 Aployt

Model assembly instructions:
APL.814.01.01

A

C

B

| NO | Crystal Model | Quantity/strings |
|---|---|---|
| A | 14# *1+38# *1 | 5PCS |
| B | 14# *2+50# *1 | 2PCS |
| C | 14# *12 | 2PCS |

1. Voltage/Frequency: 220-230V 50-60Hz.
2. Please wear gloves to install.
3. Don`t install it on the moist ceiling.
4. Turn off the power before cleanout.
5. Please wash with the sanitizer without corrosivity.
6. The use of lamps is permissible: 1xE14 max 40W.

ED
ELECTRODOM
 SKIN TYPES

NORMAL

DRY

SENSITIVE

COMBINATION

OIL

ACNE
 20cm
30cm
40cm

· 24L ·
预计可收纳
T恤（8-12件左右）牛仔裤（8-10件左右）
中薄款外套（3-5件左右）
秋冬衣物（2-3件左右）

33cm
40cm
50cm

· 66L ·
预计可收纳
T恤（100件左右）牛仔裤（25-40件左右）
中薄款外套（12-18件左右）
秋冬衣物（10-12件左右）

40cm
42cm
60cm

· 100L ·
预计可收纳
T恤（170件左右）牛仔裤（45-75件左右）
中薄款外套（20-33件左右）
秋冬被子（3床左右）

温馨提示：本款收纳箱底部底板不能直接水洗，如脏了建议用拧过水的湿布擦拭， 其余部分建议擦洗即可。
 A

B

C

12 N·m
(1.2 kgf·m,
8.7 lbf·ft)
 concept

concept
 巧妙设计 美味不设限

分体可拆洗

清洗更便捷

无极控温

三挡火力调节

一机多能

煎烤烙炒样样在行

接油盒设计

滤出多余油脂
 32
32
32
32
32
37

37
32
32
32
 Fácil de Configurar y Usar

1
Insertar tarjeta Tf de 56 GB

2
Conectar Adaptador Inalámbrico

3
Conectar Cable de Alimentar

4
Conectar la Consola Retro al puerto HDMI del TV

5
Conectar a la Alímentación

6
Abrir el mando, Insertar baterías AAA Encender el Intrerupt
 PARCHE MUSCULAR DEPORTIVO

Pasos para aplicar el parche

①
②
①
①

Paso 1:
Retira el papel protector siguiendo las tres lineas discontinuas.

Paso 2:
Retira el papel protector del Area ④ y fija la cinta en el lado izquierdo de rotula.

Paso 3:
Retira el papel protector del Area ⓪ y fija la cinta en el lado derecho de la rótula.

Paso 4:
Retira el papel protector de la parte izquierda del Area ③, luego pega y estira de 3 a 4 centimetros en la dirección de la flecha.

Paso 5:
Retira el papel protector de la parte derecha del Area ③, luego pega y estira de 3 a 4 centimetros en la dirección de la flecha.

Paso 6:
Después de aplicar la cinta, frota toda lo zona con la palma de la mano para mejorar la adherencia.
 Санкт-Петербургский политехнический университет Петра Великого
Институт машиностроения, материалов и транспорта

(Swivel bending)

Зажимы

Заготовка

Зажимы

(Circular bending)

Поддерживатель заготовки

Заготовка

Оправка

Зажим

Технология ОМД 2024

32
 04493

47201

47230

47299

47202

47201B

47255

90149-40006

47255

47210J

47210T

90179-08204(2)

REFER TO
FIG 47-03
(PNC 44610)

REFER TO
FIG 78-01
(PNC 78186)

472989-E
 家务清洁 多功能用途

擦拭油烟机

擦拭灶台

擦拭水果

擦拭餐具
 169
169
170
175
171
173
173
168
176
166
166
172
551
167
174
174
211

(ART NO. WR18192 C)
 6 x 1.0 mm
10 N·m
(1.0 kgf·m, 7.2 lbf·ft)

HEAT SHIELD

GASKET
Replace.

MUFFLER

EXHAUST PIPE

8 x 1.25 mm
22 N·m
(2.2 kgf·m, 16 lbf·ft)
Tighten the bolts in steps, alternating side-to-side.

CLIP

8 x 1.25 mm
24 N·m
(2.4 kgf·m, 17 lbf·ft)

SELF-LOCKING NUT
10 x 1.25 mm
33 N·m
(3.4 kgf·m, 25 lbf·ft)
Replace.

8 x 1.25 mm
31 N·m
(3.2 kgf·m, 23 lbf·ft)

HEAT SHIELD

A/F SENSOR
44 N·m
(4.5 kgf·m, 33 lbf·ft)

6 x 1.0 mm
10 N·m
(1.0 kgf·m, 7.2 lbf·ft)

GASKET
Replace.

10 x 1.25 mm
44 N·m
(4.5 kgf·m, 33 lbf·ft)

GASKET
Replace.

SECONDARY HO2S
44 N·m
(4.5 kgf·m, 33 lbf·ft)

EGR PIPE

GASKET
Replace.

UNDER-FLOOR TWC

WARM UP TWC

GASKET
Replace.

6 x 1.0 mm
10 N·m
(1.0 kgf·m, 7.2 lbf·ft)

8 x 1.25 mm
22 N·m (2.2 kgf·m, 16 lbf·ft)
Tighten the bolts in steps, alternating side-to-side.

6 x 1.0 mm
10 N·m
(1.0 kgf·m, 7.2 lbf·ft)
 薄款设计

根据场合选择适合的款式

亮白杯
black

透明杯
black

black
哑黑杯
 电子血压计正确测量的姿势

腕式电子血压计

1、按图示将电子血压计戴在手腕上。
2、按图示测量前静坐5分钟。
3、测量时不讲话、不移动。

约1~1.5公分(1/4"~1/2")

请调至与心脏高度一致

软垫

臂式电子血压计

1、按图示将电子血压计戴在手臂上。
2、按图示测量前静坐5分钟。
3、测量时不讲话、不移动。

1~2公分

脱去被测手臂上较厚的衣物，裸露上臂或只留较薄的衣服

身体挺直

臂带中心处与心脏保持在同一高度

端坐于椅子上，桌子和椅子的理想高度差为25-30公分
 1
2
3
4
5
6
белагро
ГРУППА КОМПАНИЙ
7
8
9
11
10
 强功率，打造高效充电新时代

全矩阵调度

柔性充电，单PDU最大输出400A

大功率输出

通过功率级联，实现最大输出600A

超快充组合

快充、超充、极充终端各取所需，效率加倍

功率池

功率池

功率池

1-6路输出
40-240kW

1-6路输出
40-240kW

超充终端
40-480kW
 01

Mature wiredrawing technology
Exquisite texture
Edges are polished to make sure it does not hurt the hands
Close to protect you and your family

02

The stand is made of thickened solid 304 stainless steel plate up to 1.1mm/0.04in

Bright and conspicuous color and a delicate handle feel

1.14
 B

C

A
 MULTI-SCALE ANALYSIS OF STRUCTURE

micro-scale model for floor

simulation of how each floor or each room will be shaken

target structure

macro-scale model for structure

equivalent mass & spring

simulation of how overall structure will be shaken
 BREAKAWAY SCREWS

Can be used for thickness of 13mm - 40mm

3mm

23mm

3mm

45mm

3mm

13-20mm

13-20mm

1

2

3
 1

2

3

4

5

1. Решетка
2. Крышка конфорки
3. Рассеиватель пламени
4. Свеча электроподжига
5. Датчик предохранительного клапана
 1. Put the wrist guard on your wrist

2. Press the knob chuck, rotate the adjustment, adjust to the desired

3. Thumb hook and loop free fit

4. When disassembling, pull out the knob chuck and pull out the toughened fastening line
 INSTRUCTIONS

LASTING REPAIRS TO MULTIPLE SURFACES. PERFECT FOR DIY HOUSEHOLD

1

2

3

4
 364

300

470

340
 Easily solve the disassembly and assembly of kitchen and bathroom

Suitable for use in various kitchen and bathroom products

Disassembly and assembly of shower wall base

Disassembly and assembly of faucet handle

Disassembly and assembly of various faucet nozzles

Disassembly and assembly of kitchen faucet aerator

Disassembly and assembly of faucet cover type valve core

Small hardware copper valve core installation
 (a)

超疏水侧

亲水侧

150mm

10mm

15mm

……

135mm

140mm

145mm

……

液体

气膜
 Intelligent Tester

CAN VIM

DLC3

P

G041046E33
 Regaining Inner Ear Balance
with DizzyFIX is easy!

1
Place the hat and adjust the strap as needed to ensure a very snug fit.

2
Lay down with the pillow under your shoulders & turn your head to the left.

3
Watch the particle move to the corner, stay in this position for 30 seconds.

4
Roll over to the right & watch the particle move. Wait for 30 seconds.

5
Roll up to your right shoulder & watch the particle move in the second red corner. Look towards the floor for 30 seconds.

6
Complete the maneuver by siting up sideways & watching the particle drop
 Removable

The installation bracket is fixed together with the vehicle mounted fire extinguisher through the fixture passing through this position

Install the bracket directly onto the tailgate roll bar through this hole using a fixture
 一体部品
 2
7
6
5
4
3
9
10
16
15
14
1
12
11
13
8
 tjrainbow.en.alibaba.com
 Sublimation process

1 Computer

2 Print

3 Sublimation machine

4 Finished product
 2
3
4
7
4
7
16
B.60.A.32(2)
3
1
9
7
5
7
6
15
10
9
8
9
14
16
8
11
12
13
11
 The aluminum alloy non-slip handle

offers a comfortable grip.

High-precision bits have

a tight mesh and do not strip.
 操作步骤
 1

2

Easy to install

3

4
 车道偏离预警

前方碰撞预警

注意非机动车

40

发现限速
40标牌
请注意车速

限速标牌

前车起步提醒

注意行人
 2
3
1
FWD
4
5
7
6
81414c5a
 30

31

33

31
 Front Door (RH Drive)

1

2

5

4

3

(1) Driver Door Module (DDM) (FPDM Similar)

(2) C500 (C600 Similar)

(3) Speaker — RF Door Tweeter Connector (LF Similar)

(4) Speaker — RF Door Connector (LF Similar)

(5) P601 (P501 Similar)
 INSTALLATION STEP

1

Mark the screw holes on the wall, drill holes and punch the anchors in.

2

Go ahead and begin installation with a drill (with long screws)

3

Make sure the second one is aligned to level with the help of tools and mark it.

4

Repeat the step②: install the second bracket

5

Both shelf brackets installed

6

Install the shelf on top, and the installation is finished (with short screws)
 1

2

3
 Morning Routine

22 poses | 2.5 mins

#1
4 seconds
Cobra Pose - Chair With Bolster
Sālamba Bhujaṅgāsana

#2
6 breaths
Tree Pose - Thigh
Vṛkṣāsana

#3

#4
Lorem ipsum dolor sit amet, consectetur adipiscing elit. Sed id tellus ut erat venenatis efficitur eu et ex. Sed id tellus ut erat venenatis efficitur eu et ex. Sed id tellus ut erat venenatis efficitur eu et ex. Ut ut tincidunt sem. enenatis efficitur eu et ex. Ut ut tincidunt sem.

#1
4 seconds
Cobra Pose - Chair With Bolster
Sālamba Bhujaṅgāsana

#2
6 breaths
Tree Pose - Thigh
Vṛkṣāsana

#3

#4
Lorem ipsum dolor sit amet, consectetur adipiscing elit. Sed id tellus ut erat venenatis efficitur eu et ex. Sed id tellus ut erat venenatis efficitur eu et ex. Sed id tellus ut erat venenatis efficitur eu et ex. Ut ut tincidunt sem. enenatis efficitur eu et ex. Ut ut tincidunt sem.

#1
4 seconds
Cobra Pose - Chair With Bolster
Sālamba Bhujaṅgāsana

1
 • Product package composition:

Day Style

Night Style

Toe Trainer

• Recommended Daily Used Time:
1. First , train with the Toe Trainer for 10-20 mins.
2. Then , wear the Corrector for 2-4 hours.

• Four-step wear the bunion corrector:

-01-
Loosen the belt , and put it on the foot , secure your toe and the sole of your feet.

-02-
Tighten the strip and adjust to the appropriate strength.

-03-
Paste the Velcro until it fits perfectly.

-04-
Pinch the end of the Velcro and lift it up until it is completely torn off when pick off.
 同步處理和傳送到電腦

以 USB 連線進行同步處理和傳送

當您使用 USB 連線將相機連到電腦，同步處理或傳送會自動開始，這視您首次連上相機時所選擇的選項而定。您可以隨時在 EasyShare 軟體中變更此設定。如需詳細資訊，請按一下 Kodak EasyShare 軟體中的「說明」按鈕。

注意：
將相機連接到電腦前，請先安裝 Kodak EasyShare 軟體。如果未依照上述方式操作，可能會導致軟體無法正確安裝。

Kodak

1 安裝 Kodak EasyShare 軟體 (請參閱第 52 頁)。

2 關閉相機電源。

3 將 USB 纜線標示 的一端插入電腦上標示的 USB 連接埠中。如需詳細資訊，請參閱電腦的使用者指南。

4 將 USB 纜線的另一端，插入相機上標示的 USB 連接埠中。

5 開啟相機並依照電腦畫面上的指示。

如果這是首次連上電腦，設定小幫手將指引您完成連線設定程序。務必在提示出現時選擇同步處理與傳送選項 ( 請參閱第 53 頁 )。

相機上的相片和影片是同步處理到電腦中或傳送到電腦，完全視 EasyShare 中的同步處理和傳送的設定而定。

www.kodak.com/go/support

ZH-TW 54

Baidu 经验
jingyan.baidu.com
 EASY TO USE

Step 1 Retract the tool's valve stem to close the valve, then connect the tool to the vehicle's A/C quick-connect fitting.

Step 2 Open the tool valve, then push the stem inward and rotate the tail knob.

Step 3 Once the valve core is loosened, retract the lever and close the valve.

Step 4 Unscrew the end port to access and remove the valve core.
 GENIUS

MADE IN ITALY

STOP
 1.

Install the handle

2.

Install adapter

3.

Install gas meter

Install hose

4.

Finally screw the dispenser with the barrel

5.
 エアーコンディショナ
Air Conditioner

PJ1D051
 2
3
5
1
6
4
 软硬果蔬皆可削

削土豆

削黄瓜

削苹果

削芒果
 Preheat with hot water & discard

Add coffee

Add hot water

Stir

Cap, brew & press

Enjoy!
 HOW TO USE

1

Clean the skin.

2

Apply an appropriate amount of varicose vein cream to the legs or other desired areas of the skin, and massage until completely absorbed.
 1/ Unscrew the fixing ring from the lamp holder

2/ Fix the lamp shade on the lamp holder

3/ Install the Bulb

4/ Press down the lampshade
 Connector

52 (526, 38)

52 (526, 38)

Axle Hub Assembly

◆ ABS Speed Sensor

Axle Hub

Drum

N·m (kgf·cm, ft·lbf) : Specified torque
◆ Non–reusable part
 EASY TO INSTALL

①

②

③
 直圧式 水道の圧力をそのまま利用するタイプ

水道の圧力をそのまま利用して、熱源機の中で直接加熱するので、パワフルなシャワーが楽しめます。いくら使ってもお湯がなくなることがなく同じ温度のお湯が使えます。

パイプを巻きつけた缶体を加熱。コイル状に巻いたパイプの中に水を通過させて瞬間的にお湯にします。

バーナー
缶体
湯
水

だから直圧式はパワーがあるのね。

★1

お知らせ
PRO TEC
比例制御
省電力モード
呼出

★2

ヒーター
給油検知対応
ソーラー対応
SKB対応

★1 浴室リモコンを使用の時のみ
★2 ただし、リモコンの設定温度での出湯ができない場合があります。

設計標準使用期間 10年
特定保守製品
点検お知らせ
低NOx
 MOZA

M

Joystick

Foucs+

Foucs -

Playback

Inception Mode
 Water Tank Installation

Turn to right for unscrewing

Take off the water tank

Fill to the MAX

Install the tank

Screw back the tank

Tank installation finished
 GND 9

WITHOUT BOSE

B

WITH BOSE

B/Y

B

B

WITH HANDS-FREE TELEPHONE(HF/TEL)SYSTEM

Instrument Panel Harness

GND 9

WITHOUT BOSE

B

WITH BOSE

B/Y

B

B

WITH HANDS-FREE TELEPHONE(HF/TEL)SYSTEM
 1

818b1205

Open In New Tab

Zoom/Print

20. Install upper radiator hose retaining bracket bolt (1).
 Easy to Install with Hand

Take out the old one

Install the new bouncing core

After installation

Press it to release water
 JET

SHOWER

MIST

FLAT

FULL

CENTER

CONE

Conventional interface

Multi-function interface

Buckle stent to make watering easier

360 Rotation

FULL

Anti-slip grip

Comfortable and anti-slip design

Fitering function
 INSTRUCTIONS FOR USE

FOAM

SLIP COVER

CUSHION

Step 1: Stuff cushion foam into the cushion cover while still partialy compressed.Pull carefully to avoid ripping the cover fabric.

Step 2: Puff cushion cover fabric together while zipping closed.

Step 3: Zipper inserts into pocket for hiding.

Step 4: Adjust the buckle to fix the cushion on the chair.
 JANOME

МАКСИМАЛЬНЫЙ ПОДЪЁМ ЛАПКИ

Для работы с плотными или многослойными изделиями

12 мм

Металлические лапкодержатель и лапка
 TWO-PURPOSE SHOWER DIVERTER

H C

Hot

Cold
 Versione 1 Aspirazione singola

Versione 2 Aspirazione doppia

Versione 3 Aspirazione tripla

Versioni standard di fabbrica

Exercise details: Each line holding the word "Take" must be pulled from the records.

Output of the task:
Take off the water tank
Take out the old one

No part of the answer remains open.